Enfin ce pauvre Glauber revient d’exil en 1976, et qu’est-ce qu’il tourne, avant de mourir à quarante deux ans, en 1981 : deux films seulement, un très long court-métrage, Di, et un très long métrage, L’Age de la terre. Deux films maudits, chaotiques, qui saisissent comme des cauchemars, mais dont l’étoffe de rêve est d’une suprême élégance.
Di est un chant d’amour à l’artiste brésilien, un drôle de film érotique qui pousse l’approbation de la vie jusque dans la mort.
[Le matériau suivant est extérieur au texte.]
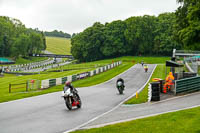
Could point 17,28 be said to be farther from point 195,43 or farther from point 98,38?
point 195,43

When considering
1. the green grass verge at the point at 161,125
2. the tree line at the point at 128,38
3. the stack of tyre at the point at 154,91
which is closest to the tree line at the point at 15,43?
the tree line at the point at 128,38

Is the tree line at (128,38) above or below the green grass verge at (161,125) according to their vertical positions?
above

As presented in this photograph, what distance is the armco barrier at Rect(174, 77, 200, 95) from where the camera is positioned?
54.7 feet

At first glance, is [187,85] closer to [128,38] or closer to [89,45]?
[89,45]

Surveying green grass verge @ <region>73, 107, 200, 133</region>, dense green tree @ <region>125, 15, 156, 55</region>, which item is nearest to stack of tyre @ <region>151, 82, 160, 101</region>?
green grass verge @ <region>73, 107, 200, 133</region>

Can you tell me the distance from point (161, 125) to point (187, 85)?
909cm

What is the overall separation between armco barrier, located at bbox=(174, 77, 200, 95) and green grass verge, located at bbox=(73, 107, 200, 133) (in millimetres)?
6209

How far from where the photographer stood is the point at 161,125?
8.98 m

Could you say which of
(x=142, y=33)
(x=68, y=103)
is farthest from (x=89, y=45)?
(x=68, y=103)

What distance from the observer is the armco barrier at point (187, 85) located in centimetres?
1669

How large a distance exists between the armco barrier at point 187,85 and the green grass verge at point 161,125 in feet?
20.4

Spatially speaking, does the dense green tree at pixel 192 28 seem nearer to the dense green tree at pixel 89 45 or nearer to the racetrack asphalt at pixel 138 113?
the racetrack asphalt at pixel 138 113

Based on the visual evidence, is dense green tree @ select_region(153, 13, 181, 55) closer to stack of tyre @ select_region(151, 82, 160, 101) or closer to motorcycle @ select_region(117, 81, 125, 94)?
motorcycle @ select_region(117, 81, 125, 94)

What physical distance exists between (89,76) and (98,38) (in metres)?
60.3
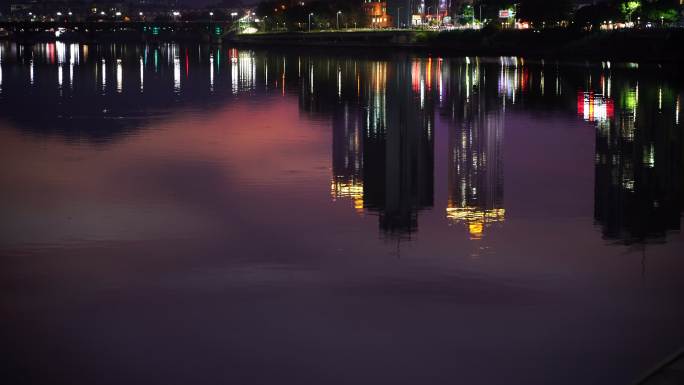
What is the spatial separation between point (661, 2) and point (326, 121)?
58.0 meters

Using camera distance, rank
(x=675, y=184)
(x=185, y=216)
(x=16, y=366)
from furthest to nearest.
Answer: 1. (x=675, y=184)
2. (x=185, y=216)
3. (x=16, y=366)

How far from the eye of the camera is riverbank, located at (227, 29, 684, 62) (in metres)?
64.6

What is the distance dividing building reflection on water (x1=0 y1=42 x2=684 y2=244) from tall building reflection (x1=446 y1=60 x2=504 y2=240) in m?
0.03

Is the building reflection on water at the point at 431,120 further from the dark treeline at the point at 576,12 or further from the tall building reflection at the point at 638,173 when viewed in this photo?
the dark treeline at the point at 576,12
Et L’Age de la terre, si l’on en croyait l’histoire officielle du Brésil et du Portugal serait de cinq cents ans, daté de l’année même où elle fut « découverte » par le portugais Pedro Alvares Cabrai, 1500. Or Glauber Rocha, bien entendu, n’a jamais été historien officiel : pour lui la terre du Brésil existait déjà par son humanité «indienne», avant qu’elle ne fut considérée comme une Inde par des colons qui en avaient après ses réserves de poivre et d’or. Et pour lui tous les sangs qui se sont mêlés à celui du colon, – l’incroyable rencontre génétique de l’indien, de l’européen et du nègre font de tout sujet d’espèce humaine au Brésil une sorte de Christ au sang mêlé. Au fond Glauber Rocha voulait reprendre ses droits d’auteur à Pier Paolo Pasolini : il avait salué son Evangile selon Saint Mathieu de 1964 (l’année du coup d’état militaire qui installa vingt ans de dictature au Brésil), lui reconnaissant le mérite d’avoir inventé un « Christ du Tiers Monde », tellement homme qu’il blasphémait salubrement contre tous les idéalismes réactionnaires.
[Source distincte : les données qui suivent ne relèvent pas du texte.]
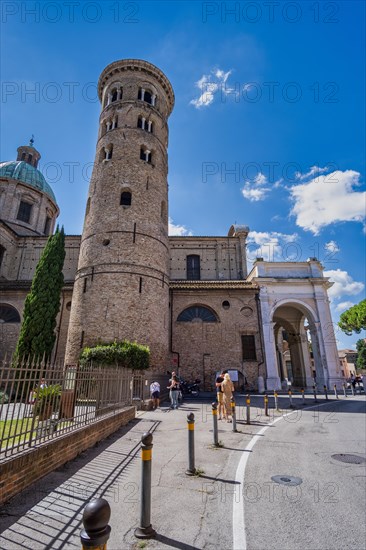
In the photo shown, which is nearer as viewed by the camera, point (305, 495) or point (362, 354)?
point (305, 495)

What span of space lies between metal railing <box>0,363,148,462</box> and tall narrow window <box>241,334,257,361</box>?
13.8 m

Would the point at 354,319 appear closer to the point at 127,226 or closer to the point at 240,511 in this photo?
the point at 127,226

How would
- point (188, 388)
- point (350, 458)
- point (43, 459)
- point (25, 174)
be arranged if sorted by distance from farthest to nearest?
point (25, 174) < point (188, 388) < point (350, 458) < point (43, 459)

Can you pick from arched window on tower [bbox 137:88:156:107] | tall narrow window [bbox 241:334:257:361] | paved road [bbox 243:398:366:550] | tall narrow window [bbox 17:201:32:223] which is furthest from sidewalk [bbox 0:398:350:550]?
tall narrow window [bbox 17:201:32:223]

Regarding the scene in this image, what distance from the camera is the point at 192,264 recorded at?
29.8 meters

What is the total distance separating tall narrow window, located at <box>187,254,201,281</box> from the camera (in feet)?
95.8

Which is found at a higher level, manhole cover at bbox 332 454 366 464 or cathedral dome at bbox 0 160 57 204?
cathedral dome at bbox 0 160 57 204

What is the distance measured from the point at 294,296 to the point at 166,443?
19372 mm

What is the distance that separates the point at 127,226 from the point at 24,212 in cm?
2075

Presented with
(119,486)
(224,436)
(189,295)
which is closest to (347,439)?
(224,436)

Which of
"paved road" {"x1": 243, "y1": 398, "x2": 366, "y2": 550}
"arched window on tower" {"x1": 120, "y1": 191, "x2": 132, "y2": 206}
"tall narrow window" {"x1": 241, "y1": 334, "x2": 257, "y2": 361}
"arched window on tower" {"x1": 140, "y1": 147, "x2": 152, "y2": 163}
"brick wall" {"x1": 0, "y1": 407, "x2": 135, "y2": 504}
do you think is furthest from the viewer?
"tall narrow window" {"x1": 241, "y1": 334, "x2": 257, "y2": 361}

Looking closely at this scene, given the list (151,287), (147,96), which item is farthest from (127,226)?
(147,96)

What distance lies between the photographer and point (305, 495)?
4.29m

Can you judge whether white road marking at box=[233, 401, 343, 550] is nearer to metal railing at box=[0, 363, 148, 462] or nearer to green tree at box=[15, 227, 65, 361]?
metal railing at box=[0, 363, 148, 462]
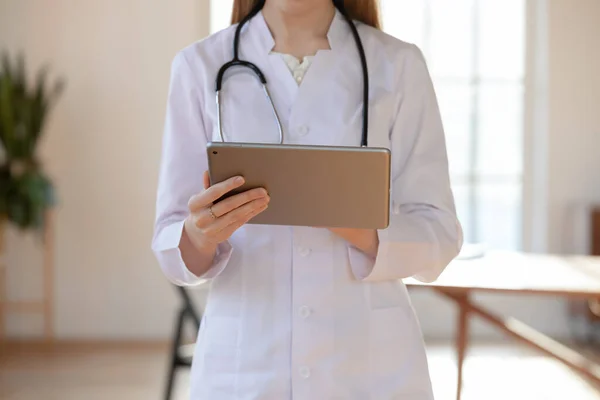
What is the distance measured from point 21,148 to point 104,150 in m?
0.50

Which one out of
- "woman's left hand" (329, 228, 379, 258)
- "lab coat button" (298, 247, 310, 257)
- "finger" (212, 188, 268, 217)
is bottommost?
"lab coat button" (298, 247, 310, 257)

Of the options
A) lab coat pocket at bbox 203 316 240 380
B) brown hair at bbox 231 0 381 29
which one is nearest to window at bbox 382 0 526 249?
brown hair at bbox 231 0 381 29

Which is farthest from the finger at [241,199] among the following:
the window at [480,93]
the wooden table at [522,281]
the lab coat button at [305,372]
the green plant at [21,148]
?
the window at [480,93]

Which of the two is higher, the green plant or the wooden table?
the green plant

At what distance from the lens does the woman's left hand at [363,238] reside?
38.7 inches

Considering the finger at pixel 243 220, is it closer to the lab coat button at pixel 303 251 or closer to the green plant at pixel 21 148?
the lab coat button at pixel 303 251

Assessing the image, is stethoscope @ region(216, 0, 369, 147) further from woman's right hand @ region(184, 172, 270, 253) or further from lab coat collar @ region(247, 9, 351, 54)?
woman's right hand @ region(184, 172, 270, 253)

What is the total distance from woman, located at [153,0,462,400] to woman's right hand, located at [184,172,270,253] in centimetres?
3

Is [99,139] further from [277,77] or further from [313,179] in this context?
[313,179]

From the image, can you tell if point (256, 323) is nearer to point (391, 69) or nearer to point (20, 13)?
point (391, 69)

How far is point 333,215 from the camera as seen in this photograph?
2.91ft

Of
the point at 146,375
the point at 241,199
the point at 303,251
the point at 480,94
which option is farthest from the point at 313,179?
the point at 480,94

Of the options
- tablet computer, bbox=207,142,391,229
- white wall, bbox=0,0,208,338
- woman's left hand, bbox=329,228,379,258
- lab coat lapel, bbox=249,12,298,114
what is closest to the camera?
tablet computer, bbox=207,142,391,229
Mais après la mort de Pasolini en 1975, son frère, son double et même un peu son père, Glauber se sentit probablement tellement retourné qu’il lui fallut inventer son propre Christ, un peu syncrétisé avec Shangô, dieu mâle africain de la foudre. Comme en un «sauve qui peut, la mort» il s’immolerait d’ailleurs (on comprit si mal son message à l’époque), comme son grand frère italien. Mais au moins ce serait, lui, pour inventer un vrai Christ du Tiers Monde : un qui le sauverait en le rendant premier à lui-même, au moins en tant que charbonnier maître de sa foi.

C’est à dire reprenant les rênes, au travers de chevauchées fantastiques dans le rêve sud-américain, de sa propre diligence imaginaire.